> _Passage_

::::::::

I think often of my post Circles and Cycles and how I long to be in the circle of the women in my family.  I felt it with my aunts and their mother, my grandmother, and even my grandmother's loving assisted living caregivers who gathered around her bed in the months before she passed.  I felt it with my mother, sister, and other grandmother when she was still living.  It has been difficult ever since.  I am difficult.  They are difficult.  It has always been easier to choose a circle of friends than to exist in that perforated, oblong, thorny wreath of a circle that we create together.  My dreams lately were also showing me how much I longed to stand in this circle. 

When my mother called to invite me to spend the day with her and my siblings who would be gathering at her house, the timing was unreal.  I immediately convinced myself that she was in fact ill and this was an important opportunity that couldn't be missed.  I was terrified, but in light of the possibility that she may be sick again, I was willing to deal with any unpleasantness that could come from the visit and though I was hoping for a peaceful reunion, I was still nervous that things would go awry.  I wanted to see what it would be like to stand in that circle once again.

When we reached Mom's house after the 2 1/2 hour drive and I got out of the car, there they all were spilling out of the house with the exception of my sister.  My baby brother who has just been released from military service I barely recognized as he is now sporting long hair and a full beard, both of which shone leprechaun red in the sunlight.  He hurried up to hug me, something I wasn't sure would happen after our falling out and I couldn't help but pinch his cheeks like I did when he was a toddler before we were in each others arms.  I knew all was forgiven and forgotten between us at that moment.  Done.  All over.  Let's get on with it and be as close as we always were.  Done deal.

::::::::

> _Records for the exercise_

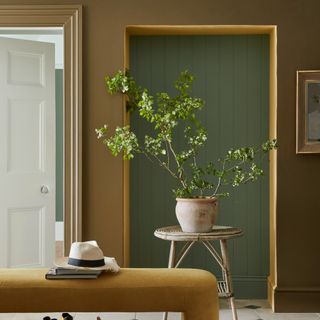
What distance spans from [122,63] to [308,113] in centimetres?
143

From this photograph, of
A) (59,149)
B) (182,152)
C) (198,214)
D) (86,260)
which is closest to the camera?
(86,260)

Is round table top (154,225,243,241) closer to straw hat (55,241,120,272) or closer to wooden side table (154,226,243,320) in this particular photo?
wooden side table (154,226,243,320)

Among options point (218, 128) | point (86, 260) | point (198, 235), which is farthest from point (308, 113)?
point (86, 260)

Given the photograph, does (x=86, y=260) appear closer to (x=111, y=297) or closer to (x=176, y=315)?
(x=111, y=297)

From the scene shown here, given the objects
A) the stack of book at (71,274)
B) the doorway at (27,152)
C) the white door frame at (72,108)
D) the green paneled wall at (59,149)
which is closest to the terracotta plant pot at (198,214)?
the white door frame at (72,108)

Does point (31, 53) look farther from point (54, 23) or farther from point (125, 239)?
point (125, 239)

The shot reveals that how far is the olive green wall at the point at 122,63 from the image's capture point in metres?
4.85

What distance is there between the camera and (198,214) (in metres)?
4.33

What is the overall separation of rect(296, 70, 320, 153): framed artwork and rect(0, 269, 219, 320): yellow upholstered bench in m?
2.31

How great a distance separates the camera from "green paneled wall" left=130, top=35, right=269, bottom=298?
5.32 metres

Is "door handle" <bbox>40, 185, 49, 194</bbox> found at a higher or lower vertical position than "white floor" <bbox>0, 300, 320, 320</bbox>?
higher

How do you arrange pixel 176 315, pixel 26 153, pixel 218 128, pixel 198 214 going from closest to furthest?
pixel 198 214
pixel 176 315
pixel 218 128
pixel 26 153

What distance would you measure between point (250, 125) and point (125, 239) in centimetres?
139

::::::::

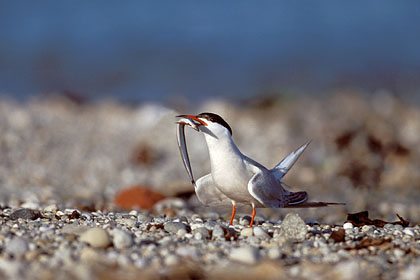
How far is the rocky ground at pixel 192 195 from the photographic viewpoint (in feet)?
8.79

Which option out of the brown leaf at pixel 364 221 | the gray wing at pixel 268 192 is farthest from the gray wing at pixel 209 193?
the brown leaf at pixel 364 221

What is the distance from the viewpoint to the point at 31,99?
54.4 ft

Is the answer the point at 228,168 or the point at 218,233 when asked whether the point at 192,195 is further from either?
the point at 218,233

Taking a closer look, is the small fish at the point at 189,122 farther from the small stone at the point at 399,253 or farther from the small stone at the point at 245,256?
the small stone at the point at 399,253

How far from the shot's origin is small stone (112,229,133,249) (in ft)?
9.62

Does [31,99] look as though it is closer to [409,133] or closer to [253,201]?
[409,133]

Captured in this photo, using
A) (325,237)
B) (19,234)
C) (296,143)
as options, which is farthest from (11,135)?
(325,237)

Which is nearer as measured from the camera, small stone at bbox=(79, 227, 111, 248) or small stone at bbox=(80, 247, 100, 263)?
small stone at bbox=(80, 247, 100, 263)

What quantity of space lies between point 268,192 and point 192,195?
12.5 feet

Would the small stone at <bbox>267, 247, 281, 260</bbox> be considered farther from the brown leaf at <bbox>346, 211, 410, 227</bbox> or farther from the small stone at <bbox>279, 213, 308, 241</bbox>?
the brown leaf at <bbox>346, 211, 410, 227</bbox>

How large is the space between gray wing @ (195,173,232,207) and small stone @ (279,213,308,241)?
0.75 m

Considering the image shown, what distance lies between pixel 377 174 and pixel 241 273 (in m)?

::::::::

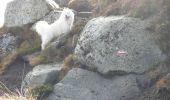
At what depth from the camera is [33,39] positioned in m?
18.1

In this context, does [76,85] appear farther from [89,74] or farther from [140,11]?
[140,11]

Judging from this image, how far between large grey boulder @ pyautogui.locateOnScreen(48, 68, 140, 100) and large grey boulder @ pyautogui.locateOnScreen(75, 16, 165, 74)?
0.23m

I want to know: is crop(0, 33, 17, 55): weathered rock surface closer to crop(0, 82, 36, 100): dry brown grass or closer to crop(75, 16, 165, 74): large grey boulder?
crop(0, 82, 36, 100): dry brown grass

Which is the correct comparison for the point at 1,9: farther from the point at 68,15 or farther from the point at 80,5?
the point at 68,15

::::::::

> _Tasks_
a – In the passage about the family visit, how long was the drive to the mother's house?
b – Extract every line of the entries that contains the word "paneled".
The entries have no connection to the passage.

> _Answers below_
a – The drive took 2 1/2 hours.

b –
D) the green paneled wall at (59,149)
How great a distance separates the camera from "green paneled wall" left=130, top=35, right=269, bottom=298?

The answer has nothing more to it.